Over the course of the past year or so, Toronto's Eamon McGrath has released three EPs, and the unveiling of the third EP happens to coincide with the bowing of an LP that collects all nine songs from the works titled Exile. When you listen to the proper album, you would be surprised that all of these songs were spread out across shorter EPs, as the record does seem whole and unified. McGrath is also noteworthy as he taps into a vein of Canadian indie rock that takes its cues from Bruce Springsteen. In the same way that the Constantines’ Shine a Light is oft described as Fugazi meets the Boss, that Arcade Fire’s “Keep the Car Running” is basically a Springsteen pastiche, that the Arkells mines you-know-who’s hooks for piano bangers, McGrath is the one Canadian artist who remotely sounds like Springsteen. The vocal resemblance is uncanny, just without the references to New Jersey. The press release accompanying this disc even goes so far as to compare the song “Enterprise” to Nebraska. However, McGrath also straddles the line between folk rock and punk, as the soft stuff is gently strummed and the loud stuff rages with unbridled enthusiasm. That he’s able to make this all sound as wrapped up as he does is a testament to his songwriting abilities.

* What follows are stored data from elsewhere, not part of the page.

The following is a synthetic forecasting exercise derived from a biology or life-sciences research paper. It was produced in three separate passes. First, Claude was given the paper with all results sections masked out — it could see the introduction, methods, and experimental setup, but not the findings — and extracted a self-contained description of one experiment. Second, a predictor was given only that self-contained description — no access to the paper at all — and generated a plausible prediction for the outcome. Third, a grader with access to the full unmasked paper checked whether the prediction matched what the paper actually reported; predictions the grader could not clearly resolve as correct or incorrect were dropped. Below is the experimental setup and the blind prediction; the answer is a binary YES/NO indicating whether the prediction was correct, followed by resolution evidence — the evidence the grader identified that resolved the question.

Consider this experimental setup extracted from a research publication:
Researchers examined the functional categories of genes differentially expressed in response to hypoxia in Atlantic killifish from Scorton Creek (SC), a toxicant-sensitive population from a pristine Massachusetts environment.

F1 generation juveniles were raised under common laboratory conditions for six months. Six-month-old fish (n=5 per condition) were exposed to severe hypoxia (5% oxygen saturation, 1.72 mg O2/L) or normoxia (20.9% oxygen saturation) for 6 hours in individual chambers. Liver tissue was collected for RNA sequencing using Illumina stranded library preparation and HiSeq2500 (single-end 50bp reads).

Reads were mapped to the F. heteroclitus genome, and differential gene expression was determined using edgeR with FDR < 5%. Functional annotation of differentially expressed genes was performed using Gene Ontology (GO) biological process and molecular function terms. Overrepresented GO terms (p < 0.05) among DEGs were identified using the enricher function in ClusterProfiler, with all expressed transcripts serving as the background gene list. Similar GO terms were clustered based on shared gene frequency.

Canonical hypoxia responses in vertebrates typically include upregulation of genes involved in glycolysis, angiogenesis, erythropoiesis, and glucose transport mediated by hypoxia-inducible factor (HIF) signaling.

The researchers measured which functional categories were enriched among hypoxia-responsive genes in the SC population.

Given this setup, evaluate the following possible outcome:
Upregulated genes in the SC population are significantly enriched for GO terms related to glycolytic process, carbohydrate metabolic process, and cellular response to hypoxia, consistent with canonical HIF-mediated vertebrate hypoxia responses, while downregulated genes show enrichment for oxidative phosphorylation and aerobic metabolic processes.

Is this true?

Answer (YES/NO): NO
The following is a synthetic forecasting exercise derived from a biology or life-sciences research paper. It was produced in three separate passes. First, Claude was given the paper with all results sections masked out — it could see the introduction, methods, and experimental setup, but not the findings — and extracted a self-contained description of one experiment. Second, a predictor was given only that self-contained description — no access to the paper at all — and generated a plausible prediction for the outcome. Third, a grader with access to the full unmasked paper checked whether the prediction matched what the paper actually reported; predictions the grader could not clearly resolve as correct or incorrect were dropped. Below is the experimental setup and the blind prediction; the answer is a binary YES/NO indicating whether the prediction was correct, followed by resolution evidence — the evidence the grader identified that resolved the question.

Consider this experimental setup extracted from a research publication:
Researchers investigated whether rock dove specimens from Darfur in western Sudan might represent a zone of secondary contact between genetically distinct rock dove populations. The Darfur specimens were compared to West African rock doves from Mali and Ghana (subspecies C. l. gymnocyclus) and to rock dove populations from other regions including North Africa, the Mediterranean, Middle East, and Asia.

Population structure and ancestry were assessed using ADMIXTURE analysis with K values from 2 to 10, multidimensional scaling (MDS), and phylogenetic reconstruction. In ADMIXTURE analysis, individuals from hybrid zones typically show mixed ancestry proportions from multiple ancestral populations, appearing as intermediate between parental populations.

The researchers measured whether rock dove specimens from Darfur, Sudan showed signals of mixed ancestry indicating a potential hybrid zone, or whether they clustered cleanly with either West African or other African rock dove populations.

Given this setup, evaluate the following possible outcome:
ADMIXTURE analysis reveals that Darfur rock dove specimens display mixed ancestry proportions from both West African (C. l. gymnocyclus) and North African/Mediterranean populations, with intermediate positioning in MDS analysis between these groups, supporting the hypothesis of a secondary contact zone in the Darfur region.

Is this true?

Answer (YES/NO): YES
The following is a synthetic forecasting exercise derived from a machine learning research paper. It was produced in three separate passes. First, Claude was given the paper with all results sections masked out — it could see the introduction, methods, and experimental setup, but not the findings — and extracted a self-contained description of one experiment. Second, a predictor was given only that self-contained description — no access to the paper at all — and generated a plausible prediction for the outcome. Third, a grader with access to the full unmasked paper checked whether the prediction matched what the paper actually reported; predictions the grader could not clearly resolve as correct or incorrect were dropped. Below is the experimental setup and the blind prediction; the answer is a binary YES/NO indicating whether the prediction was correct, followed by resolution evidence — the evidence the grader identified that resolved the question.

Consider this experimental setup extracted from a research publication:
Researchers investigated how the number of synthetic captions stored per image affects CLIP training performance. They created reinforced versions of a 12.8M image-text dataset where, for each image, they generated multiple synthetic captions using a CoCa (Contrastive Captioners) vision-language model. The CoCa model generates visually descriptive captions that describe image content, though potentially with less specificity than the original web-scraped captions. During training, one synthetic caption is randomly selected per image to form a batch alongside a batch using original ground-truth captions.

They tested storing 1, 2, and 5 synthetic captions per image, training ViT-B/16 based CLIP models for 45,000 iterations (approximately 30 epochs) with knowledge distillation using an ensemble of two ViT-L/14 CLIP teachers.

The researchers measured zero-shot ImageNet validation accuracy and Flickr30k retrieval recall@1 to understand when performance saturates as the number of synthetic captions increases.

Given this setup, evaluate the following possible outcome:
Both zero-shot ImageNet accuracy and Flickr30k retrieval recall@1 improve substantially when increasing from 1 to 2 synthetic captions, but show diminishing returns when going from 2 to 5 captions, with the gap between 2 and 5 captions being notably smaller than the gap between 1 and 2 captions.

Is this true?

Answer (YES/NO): YES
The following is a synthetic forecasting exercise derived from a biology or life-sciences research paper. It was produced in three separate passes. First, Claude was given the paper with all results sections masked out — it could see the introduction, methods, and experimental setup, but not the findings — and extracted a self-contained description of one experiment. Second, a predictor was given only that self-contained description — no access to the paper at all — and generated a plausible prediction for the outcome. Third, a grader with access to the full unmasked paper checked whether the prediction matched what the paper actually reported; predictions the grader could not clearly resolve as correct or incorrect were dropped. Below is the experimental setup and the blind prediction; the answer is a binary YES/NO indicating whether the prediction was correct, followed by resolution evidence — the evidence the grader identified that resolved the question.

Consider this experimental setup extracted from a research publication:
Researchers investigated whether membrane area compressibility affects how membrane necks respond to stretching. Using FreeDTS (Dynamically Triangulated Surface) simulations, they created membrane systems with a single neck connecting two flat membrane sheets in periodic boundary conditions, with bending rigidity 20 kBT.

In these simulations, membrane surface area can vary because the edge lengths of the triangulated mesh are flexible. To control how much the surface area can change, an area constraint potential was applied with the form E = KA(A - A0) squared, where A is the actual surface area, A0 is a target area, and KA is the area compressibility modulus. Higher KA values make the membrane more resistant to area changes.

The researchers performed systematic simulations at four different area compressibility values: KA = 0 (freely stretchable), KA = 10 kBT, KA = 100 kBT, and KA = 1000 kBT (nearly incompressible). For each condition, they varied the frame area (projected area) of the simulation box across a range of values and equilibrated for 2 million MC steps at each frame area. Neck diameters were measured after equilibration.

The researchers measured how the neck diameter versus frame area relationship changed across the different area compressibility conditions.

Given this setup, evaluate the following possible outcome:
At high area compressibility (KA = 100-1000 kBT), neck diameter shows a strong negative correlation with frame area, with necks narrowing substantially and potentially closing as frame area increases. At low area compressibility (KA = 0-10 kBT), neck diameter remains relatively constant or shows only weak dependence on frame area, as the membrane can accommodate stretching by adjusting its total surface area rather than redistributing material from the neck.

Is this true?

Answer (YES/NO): NO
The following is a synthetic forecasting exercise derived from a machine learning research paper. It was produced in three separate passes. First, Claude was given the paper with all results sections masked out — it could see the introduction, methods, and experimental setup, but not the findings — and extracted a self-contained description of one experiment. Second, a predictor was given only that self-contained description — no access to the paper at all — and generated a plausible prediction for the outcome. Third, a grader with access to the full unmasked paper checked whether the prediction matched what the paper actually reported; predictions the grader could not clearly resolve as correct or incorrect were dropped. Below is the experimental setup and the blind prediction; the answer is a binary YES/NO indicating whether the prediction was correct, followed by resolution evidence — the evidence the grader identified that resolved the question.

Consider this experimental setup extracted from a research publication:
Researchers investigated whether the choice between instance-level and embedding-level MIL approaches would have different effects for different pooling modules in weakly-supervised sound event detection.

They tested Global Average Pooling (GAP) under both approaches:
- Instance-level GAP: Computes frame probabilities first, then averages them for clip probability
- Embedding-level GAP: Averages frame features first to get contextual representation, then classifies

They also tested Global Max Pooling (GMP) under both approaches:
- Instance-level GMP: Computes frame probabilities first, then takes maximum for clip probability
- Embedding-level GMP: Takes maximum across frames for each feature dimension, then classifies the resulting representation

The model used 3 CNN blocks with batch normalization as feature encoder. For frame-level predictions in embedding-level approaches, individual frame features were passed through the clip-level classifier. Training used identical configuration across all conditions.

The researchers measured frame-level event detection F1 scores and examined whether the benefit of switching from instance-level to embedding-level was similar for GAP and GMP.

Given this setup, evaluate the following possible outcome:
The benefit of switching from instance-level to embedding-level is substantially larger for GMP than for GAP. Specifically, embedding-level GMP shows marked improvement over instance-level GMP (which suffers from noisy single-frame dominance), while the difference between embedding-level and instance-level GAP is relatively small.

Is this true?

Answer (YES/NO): YES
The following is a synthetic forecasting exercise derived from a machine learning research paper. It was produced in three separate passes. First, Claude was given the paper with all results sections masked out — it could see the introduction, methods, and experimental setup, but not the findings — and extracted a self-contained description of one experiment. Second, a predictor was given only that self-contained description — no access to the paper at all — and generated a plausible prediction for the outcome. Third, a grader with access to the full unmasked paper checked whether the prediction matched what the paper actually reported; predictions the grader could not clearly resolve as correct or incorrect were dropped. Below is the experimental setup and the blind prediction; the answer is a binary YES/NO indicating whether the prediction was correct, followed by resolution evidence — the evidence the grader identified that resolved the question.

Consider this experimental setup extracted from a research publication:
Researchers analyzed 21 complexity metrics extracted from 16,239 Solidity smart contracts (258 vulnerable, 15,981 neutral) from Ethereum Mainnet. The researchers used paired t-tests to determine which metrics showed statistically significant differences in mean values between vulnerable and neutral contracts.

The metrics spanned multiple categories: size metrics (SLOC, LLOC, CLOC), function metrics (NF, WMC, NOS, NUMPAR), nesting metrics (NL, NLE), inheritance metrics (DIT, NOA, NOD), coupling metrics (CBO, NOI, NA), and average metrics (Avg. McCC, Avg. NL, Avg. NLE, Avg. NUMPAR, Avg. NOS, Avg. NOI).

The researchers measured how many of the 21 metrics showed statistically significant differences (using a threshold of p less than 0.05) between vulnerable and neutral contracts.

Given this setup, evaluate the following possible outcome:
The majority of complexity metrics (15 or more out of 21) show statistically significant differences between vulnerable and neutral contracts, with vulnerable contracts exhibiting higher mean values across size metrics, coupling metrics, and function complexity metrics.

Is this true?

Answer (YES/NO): NO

While titling your album Exile might draw immediate comparisons to the Rolling Stones, the music contained within is about as hard-nosed and blue collar as it comes. Full of bracing rockers and tough-as-nails acoustic ballads, this is an album that you’ll want to raise your fist in the air and yell to. It’s also an album that is unabashedly about the country McGrath resides in. There are two songs here with Canada referenced in the titles: “History of Canadian Music” and “Canadian Shield”. Toronto looms in the lyrics as well. Speaking of lyrics, the album seamlessly weaves itself into something tantalizingly sequenced. “History of Canadian Music” offers “There’s no shortcuts, and no straight lines,” as its final words, but on the next track, “Canadian Shield”, McGrath opens with, “There’s a straight line heading northwest that goes nowhere.” “Canadian Shield” is also interesting musically as it does, indeed, reference a History of Canadian Music: there’s a guitar lick that is eerily reminiscent of Neil Young’s “Hey Hey, My My (Into the Black)”. There’s quite a bit to sink your teeth into with Exile, and even after repeated listens, you keep coming across tantalizing surprises that carry you away in terms of how the album is constructed as something bona fide. It’s hard to image Exile as a series of EPs that just happened to be collected into album form.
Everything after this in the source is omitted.